- **記事**
これら2つは、それまで行われてきた需給調整規制を廃止し一定の条件を満たした事業者であれば誰でも参入できる事業許可制を導入しました。読み通り、高速バス業界は新規参入事業者が増え競争が激化しました。
しかし高速バスの競争が激化しすぎてしまったため、運転手の過重労働が問題になったり過重労働が原因の居眠り運転などが増えました。これらを受け2013年8月以降に新制度を開始しました。
運送業界規制緩和のメリット
事故の増加や運転手の過重労働が問題になってしまった高速バスの規制緩和には一体どんなメリットがあったのでしょうか。
中国をはじめとした海外からの旅行客が増え観光バス不足に陥った日本。そこで貸切バスや乗合バスの規制を緩和することで新規参入事業者を増やし、観光バス不足を回避しました。
これにより高速バス業界の競争が激化し運賃が下がるという利用者側にとってのメリットも産まれました。他にも、路線の拡大により利用者の選択肢が広がるメリットもありました。
規制緩和によるデメリット
過当競争による価格低下が原因で
- 安全対策がきちんと行われていなかったり
- コンプライアンス軽視が起こったり
などのケースもあります。

- **課題用リスト**
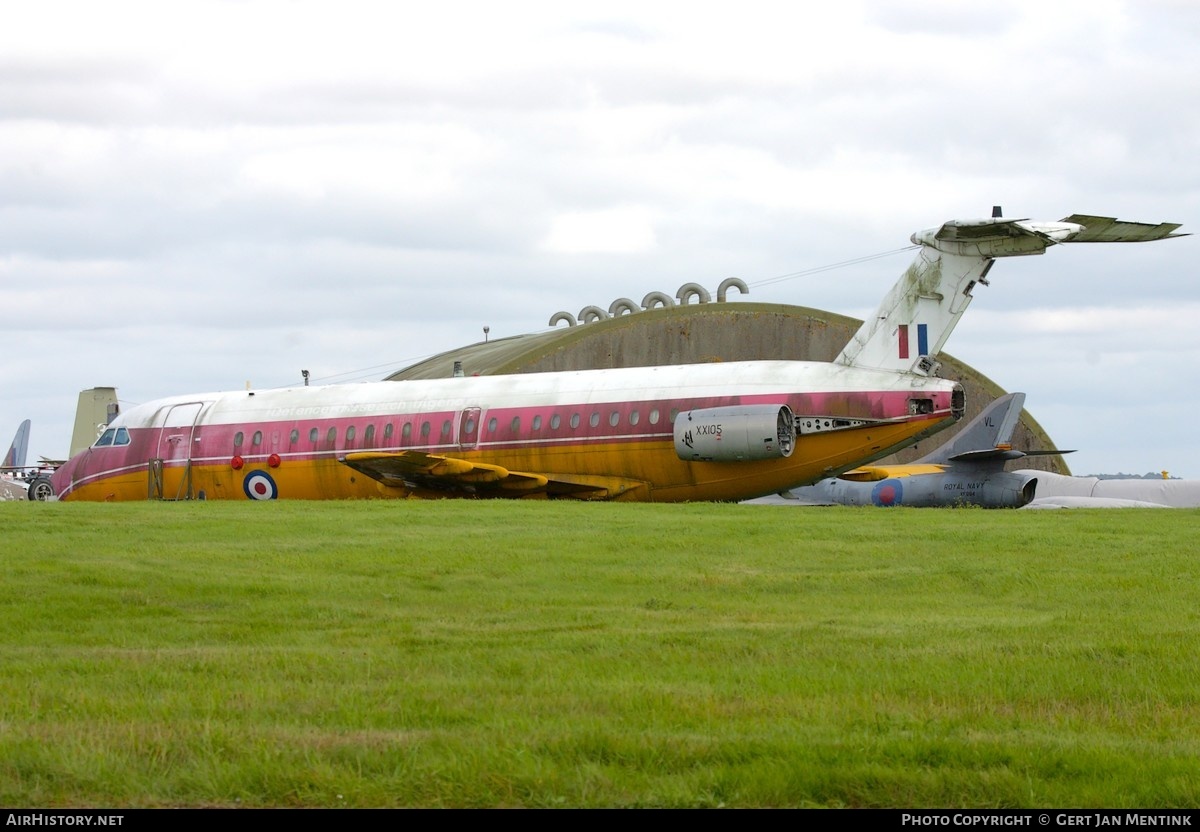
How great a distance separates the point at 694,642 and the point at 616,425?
60.2 ft

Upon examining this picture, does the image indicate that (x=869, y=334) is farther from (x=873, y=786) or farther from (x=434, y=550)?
(x=873, y=786)

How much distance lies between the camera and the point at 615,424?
29.9m

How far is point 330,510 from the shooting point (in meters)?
24.7

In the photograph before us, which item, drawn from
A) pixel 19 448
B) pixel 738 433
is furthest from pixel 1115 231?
pixel 19 448

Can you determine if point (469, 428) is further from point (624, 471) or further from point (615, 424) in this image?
point (624, 471)

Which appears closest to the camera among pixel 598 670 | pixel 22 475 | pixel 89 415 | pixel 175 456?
pixel 598 670

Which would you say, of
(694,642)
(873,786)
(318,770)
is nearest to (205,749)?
(318,770)

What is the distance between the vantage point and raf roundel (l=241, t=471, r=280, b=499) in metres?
33.9

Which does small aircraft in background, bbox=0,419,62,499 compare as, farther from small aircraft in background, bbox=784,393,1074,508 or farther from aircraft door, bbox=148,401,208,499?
small aircraft in background, bbox=784,393,1074,508

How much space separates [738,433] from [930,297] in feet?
15.8

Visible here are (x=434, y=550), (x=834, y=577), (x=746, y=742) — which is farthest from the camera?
(x=434, y=550)

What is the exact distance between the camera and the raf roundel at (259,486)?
33938mm

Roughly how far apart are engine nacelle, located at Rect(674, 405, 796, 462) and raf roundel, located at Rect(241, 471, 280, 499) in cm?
1077
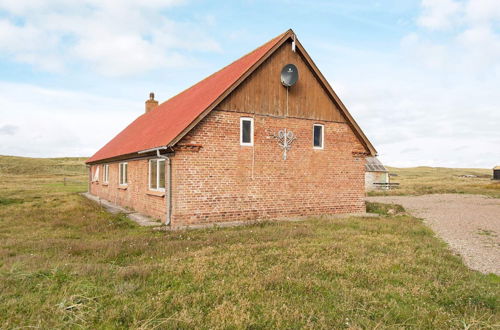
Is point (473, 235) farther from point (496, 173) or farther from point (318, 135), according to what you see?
point (496, 173)

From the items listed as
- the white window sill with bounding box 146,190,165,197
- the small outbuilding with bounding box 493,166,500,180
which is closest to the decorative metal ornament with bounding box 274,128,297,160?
the white window sill with bounding box 146,190,165,197

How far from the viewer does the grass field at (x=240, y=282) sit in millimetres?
4594

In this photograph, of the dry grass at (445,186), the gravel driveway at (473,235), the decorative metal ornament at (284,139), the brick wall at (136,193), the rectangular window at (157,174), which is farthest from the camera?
the dry grass at (445,186)

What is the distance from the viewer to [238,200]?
12742 mm

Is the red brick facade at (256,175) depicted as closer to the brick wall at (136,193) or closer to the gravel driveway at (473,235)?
the brick wall at (136,193)

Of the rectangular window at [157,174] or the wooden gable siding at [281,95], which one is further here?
the rectangular window at [157,174]

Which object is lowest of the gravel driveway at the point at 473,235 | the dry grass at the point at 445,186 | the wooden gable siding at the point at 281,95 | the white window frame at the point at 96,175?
the gravel driveway at the point at 473,235

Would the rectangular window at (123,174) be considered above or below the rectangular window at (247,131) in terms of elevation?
below

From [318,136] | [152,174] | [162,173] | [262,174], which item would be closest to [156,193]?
[162,173]

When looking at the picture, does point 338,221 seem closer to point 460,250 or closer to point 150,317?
point 460,250

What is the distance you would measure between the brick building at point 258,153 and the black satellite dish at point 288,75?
23 cm

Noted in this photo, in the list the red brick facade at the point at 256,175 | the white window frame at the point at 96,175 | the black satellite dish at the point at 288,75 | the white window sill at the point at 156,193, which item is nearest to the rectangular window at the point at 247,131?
the red brick facade at the point at 256,175

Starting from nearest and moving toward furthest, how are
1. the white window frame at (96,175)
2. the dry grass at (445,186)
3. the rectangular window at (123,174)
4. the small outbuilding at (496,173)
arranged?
1. the rectangular window at (123,174)
2. the white window frame at (96,175)
3. the dry grass at (445,186)
4. the small outbuilding at (496,173)

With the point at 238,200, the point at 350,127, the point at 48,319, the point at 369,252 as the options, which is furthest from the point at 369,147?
the point at 48,319
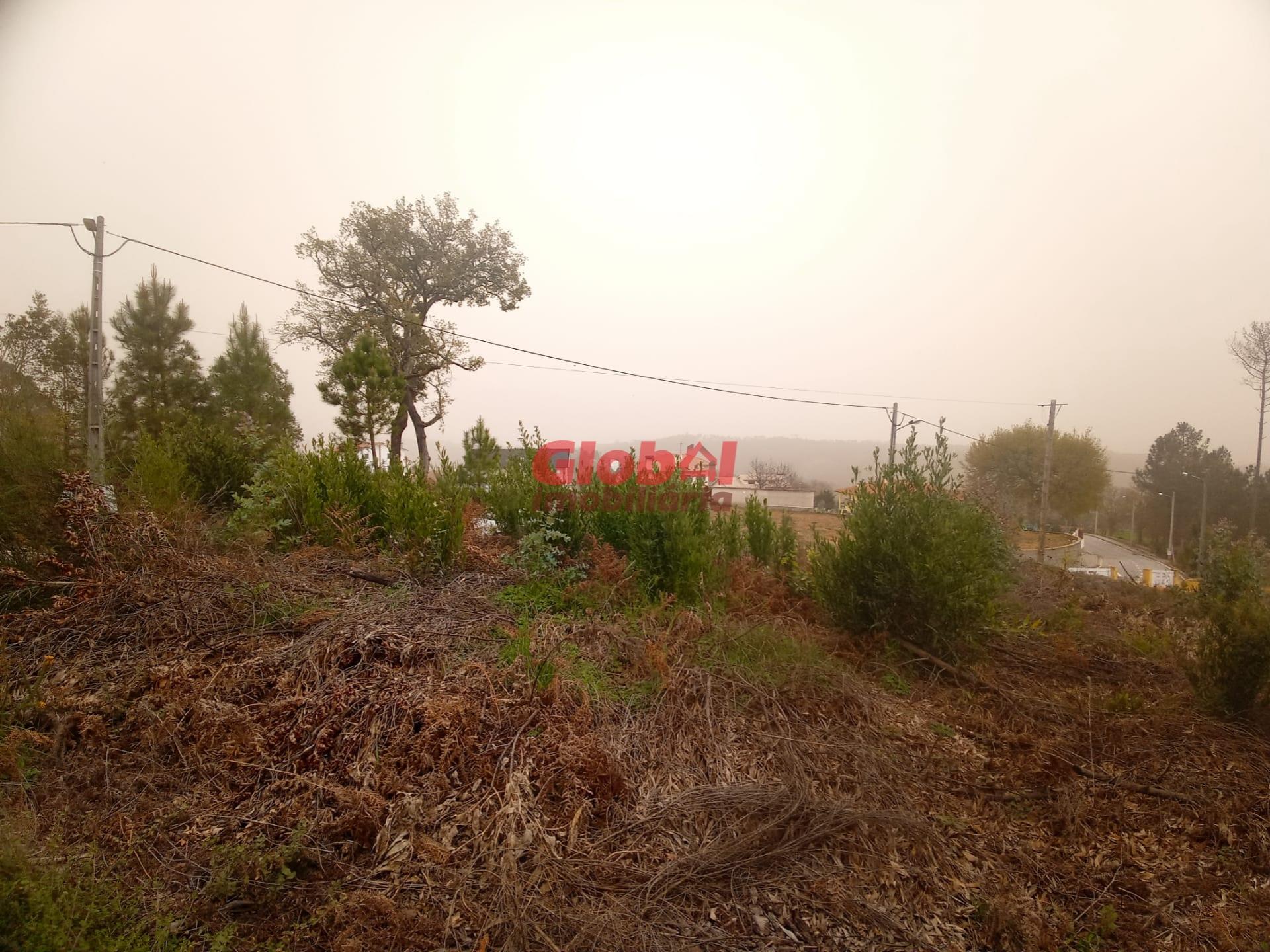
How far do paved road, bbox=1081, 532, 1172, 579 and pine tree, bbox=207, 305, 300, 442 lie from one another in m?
22.4

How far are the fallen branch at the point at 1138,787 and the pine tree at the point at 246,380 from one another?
1730 centimetres

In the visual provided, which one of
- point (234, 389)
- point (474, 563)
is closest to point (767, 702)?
point (474, 563)

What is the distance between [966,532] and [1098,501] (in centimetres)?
2017

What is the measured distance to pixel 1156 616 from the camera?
748cm

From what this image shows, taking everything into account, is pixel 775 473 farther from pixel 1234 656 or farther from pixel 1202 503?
pixel 1234 656

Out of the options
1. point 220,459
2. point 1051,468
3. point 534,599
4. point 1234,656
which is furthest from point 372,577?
point 1051,468

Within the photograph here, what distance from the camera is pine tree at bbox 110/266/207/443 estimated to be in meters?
15.5

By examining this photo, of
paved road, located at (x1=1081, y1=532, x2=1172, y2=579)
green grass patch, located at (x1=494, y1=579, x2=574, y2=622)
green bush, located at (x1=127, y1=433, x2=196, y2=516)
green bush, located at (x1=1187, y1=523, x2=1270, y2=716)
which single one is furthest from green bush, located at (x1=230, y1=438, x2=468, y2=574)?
paved road, located at (x1=1081, y1=532, x2=1172, y2=579)

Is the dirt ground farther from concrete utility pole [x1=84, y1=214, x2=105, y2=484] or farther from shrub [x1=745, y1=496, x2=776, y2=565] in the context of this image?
concrete utility pole [x1=84, y1=214, x2=105, y2=484]

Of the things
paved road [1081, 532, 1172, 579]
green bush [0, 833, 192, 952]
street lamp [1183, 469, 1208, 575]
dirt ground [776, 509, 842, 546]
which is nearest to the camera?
green bush [0, 833, 192, 952]

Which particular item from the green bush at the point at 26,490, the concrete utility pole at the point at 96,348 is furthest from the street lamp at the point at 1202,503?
the concrete utility pole at the point at 96,348

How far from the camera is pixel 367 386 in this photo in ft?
36.2

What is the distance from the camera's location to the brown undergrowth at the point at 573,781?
234 centimetres

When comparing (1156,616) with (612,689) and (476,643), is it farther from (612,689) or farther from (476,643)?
(476,643)
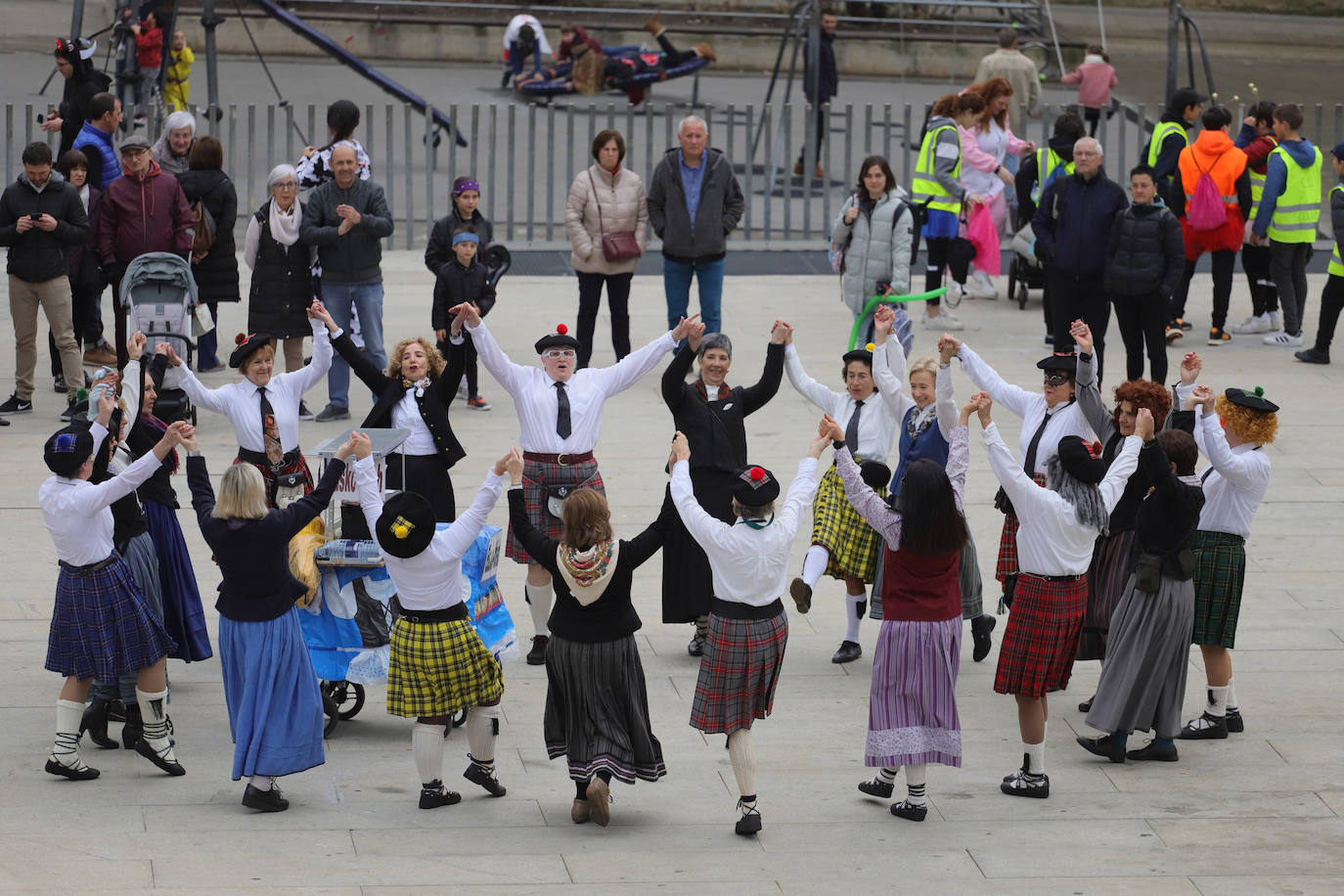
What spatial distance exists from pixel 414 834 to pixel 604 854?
0.71 m

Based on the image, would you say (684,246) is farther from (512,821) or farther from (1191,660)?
(512,821)

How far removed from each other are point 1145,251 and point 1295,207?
269 centimetres

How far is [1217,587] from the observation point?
7.87 meters

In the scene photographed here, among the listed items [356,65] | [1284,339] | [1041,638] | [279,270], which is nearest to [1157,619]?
[1041,638]

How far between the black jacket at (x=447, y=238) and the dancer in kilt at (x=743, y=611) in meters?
5.80

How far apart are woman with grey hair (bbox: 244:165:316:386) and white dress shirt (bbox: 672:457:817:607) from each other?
619cm

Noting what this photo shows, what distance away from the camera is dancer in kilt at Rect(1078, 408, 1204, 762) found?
24.6 feet

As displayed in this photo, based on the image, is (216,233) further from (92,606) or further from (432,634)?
(432,634)

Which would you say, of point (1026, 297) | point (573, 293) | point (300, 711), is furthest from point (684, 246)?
point (300, 711)

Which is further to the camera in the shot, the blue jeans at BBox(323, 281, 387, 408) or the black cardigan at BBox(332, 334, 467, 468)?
the blue jeans at BBox(323, 281, 387, 408)

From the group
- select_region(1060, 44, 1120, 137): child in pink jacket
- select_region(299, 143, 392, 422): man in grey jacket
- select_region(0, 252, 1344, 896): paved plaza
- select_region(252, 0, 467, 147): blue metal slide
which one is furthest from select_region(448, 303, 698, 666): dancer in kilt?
select_region(1060, 44, 1120, 137): child in pink jacket

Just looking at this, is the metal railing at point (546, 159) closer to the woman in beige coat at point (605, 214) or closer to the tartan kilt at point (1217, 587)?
the woman in beige coat at point (605, 214)

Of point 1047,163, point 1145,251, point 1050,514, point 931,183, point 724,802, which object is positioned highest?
point 1047,163

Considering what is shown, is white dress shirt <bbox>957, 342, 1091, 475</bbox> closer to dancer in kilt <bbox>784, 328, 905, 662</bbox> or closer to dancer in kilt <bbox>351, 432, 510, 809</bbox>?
dancer in kilt <bbox>784, 328, 905, 662</bbox>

- **課題 A**
記事の「これら2つは、それまで行われ」から「広がるメリットもありました。」までを、一字一句変えずに抜き出して返すこと。
- **課題 B**
リストのうち「Of point 1047,163, point」を含む行からリストの最後の行までを、空行を除いてMarkdownの表に書き直すこと。列は「番号」と「内容」の二つとし、「番号」には1から始まる行番号、「内容」にはその行を入れる。

- **解答 A**
これら2つは、それまで行われてきた需給調整規制を廃止し一定の条件を満たした事業者であれば誰でも参入できる事業許可制を導入しました。読み通り、高速バス業界は新規参入事業者が増え競争が激化しました。
しかし高速バスの競争が激化しすぎてしまったため、運転手の過重労働が問題になったり過重労働が原因の居眠り運転などが増えました。これらを受け2013年8月以降に新制度を開始しました。
運送業界規制緩和のメリット
事故の増加や運転手の過重労働が問題になってしまった高速バスの規制緩和には一体どんなメリットがあったのでしょうか。
中国をはじめとした海外からの旅行客が増え観光バス不足に陥った日本。そこで貸切バスや乗合バスの規制を緩和することで新規参入事業者を増やし、観光バス不足を回避しました。
これにより高速バス業界の競争が激化し運賃が下がるという利用者側にとってのメリットも産まれました。他にも、路線の拡大により利用者の選択肢が広がるメリットもありました。

- **解答 B**
| 番号 | 内容 |
|---|---|
| 1 | Of point 1047,163, point 1145,251, point 1050,514, point 931,183, point 724,802, which object is positioned highest? |
| 2 | point 1047,163 |
| 3 | Considering what is shown, is white dress shirt <bbox>957, 342, 1091, 475</bbox> closer to dancer in kilt <bbox>784, 328, 905, 662</bbox> or closer to dancer in kilt <bbox>351, 432, 510, 809</bbox>? |
| 4 | dancer in kilt <bbox>784, 328, 905, 662</bbox> |